• Task set
A – In the game review, give the text between "Perhaps unsurprisingly, the" and "at just 38.", inclusive, with "bartender" substituted by "barkeep".
B – List every hyphenated word in the game review.

• Page excerpt
- - -
Dude, Where Is My Beer? review
Dude, Where Is My Beer? review

If you’ve ever walked into a bar and been greeted by an overwhelming choice of wackily named, expensive craft beers and thought wistfully about simpler times, then Dude, Where Is My Beer? is likely to resonate with you. This brew-themed adventure with a classical point-and-click interface and cartoony graphical style will take you on a tour of the streets and pubs of Norway with some fairly challenging puzzles along the way, but a plot that lacks pizazz and ultimately no real closure.

Perhaps unsurprisingly, the first task is to help our mustachioed protagonist procure a pilsner after a long bus journey to a station in Oslo.  It’s only after speaking to Stellan the hipster bartender (complete with man-bun), though, that we discover the true horror of the city where we’ve arrived: it’s nothing but wall-to-wall craft beers that cost upwards of 24 euros each, and there’s not a pilsner in sight. The humanity! We also discover that our buddy Carl, who worked in the pub, has been fired for being ‘too old’ at just 38.

It turns out that a Master Brewer has been winning the yearly brewery competition where the prize is to be able to decide all of the beers to be sold for the rest of the season – and he’s decided that pilsner is very much out, and pricey exotic beers are in. Worse than that, he’s somehow bewitched everyone into thinking they like this new beer regime. With this tidbit of knowledge under our belt, it’s time to scour the city’s other bars and chat with its denizens to find out more about this mysterious Master Brewer, and more importantly, actually find a pilsner to drink. Until then, we’ll just have to manage with the very non-pilsner-like craft beers the pubs have to offer.

It’s a fairly simple but intriguing enough premise, though sadly the Master Brewer plotline isn’t thoroughly explored or even concluded, contributing to an all-round unsatisfactory and slightly abrupt ending. This is presumably to set up for a part two where, the game teases, the story will continue.
- - -
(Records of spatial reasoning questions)

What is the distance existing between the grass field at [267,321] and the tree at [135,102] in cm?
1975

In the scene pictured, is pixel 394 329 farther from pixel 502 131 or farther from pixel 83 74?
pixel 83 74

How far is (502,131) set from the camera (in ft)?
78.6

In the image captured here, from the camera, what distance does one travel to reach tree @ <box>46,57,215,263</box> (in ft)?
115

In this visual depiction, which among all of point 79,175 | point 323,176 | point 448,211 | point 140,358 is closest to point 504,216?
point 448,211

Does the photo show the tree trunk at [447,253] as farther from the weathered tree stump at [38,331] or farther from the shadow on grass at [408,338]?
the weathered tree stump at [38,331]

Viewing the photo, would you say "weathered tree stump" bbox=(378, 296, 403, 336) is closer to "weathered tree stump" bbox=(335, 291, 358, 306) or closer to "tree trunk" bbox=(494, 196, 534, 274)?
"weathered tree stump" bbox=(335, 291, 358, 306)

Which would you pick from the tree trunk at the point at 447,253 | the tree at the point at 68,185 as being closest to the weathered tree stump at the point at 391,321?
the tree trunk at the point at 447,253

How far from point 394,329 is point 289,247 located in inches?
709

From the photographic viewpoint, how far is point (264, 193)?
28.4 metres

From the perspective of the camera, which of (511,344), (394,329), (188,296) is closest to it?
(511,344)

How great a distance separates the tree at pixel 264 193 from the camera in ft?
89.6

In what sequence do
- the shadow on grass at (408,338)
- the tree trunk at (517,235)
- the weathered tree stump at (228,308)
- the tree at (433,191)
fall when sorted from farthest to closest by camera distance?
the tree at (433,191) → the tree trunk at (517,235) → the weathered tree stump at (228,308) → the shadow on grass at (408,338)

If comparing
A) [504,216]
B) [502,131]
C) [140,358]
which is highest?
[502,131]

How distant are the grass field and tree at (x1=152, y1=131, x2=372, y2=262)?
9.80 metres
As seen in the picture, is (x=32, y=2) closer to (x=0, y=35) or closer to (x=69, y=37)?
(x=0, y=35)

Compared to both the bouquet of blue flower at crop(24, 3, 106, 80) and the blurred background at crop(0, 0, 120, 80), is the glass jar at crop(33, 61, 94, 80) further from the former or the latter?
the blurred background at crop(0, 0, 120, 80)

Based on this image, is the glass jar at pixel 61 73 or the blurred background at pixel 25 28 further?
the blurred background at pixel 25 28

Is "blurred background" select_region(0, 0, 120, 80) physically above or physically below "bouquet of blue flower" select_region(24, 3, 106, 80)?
- - -
• Solution list
A –
Perhaps unsurprisingly, the first task is to help our mustachioed protagonist procure a pilsner after a long bus journey to a station in Oslo.  It’s only after speaking to Stellan the hipster barkeep (complete with man-bun), though, that we discover the true horror of the city where we’ve arrived: it’s nothing but wall-to-wall craft beers that cost upwards of 24 euros each, and there’s not a pilsner in sight. The humanity! We also discover that our buddy Carl, who worked in the pub, has been fired for being ‘too old’ at just 38.

B –
brew-themed
point-and-click
man-bun
wall-to-wall
non-pilsner-like
all-round